- Fragmento del texto -

◇ ◇ ◇ ◇ ◇ ◇ ◇

No solo de Barcelona vive el hombre, al sur de la capital catalana, la Costa Dorada aloja otra ciudad llena de fascinación y diversión. Además de ser un destino vacacional para los amantes del relax, Tarragona es importante por su historia: fue la primera ciudad romana construida fuera de la península italiana (Tarraco es su nombre original). Un lugar donde la gran cultura del Mediterráneo, cocina incluida, está al alcance de la mano.

"Paseando por el barrio de los pescadores, El Serrallo, se pueden probar las gambas de Sant Carles de la Ràpita, los crustáceos de Cambrils y las anguilas del Delta del Ebro."

Cuando las piedras hablan

Pasear por Tarragona es como darse un baño en el tiempo, viajando dos mil años atrás. El anfiteatro es el símbolo de la ciudad, construido en el siglo I a.C. frente a la playa, para albergar los combates de los gladiadores; rodeado de arena, palmeras y del azul del mar, hoy en día sigue creando una sugestión espectacular. No se pueden dejar de visitar las ruinas del Pont del Diable, Patrimonio de la Unesco, un importante acueducto de doble arquería construido en seco con grandes piedras, en el siglo I por orden del emperador Augusto; al igual que las poderosas murallas de defensa y los restos del circo, donde se celebraban las carreras de cuadrigas.

Playas para todos los gustos

Con 15 km de litoral, Tarragona y la Costa Dorada son perfectas para todas las modalidades vacacionales: desde las grandes playas con servicios, como la Platja del Miracle, ideal para las familias, a las pequeñas playas salvajes y poco concurridas, como Cala de la Roca Plana, perfecta para parejas en busca de paz y silencio. Además, dos reservas naturales merecen una visita: la Punta de la Mora, donde la vegetación mediterránea se mezcla con las palmeras enanas, las carrascas y los bosques de enebro, y la playa de Tamarit, donde entre cañaverales y sauces llorones a la orilla del mar se han identificado hasta 80 especies de aves.

◇ ◇ ◇ ◇ ◇ ◇ ◇

- Material extraído -
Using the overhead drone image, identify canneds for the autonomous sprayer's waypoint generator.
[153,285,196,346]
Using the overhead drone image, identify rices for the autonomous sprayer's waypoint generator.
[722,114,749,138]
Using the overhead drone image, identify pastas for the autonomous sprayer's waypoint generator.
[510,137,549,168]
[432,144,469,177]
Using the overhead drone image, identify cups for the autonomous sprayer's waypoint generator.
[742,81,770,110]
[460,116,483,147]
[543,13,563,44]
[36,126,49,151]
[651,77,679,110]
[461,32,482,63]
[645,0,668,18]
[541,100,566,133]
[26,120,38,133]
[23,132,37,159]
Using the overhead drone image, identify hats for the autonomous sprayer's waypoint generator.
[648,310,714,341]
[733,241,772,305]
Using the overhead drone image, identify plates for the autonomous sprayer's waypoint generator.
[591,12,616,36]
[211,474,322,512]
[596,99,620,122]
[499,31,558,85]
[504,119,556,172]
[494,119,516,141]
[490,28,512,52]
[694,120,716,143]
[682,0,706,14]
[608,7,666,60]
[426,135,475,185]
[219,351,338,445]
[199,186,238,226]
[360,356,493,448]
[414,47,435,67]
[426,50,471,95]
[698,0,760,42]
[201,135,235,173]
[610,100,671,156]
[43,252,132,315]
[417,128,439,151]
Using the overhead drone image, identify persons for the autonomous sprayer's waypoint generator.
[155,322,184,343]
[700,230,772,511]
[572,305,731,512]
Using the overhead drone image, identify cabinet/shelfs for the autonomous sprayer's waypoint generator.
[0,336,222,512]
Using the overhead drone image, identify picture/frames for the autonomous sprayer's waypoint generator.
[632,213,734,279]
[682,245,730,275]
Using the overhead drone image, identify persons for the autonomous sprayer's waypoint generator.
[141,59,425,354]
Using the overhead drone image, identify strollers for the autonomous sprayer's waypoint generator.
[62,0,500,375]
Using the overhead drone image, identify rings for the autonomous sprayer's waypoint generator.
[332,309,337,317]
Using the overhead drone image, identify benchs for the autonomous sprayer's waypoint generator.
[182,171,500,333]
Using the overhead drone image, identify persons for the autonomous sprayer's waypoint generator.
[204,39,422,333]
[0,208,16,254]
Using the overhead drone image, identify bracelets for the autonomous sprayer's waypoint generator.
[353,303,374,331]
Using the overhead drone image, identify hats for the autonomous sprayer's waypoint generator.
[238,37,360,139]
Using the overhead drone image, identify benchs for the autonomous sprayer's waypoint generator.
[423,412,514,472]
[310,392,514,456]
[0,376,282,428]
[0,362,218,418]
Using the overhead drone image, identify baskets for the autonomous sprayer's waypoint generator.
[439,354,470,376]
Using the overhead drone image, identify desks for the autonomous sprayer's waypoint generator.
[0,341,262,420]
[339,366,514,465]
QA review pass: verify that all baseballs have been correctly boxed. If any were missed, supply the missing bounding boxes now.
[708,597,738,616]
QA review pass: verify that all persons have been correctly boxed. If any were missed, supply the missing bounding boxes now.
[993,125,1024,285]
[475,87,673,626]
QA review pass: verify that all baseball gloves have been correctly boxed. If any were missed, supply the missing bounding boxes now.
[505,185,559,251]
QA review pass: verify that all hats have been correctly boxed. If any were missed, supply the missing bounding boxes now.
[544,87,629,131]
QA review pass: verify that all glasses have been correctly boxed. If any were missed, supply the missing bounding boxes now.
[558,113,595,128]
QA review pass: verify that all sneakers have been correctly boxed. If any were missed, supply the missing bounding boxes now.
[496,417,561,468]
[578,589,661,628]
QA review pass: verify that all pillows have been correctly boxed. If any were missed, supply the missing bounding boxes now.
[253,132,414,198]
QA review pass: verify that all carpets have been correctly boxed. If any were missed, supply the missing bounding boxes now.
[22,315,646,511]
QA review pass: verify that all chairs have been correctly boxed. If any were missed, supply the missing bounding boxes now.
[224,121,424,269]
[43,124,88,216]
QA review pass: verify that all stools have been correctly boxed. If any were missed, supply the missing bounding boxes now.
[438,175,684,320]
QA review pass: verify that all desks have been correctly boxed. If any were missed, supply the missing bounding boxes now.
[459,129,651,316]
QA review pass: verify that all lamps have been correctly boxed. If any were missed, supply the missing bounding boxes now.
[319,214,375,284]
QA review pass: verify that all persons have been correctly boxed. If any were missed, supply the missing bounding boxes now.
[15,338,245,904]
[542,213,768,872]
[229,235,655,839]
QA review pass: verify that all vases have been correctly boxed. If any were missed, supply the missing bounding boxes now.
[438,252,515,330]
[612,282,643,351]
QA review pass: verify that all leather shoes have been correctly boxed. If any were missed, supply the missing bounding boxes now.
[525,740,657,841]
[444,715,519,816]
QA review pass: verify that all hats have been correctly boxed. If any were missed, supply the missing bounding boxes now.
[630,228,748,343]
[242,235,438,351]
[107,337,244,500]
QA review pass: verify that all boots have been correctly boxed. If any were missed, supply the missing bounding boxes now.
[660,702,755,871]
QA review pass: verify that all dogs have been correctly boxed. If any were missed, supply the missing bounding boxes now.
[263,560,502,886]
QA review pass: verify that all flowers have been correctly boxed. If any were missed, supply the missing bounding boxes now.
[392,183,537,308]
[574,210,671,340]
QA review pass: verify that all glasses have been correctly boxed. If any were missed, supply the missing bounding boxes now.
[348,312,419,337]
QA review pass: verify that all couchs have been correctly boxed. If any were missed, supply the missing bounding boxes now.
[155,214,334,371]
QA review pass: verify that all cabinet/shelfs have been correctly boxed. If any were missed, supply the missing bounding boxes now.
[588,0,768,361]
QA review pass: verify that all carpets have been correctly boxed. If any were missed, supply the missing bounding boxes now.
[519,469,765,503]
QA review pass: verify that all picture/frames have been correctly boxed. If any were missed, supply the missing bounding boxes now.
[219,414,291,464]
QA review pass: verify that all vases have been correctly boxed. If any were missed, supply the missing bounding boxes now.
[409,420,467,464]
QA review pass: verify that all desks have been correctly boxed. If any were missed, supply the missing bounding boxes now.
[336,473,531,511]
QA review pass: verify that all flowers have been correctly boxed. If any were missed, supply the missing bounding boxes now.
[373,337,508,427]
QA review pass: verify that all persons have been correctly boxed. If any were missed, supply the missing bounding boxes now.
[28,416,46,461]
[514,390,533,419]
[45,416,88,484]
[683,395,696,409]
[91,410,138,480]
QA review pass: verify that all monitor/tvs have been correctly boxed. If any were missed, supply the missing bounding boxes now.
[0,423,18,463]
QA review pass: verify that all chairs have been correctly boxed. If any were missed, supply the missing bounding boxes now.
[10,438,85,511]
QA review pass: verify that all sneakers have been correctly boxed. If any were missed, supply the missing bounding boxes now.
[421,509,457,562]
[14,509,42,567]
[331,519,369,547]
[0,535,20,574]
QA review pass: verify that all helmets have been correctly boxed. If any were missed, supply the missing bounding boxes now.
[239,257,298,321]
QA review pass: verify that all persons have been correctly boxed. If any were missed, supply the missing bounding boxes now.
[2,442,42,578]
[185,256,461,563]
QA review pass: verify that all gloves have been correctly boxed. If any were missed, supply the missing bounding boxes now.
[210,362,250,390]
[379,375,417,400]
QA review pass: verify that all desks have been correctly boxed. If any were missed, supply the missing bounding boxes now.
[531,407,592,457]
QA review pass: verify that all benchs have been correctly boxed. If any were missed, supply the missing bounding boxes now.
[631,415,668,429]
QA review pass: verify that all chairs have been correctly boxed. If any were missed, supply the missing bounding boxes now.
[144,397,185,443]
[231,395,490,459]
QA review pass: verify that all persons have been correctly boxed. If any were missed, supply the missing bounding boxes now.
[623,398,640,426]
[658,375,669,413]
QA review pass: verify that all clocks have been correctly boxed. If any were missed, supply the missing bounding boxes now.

◇ ◇ ◇ ◇ ◇ ◇ ◇

- Tareas -
1/ Traduce al inglés esta oración del texto sobre Tarragona: "Pasear por Tarragona es como darse un baño en el tiempo, viajando dos mil años atrás."
2/ Responde según el texto sobre Tarragona:
(a) ¿Cuál era el nombre original de Tarragona?
(b) ¿En qué siglo se construyó el anfiteatro?
(c) ¿Cuántas especies de aves se han identificado en la playa de Tamarit?

- Respuestas -
1/ Walking through Tarragona is like taking a dip in time, traveling two thousand years back.

2/
(a) Tarraco.
(b) En el siglo I a.C.
(c) Hasta 80 especies.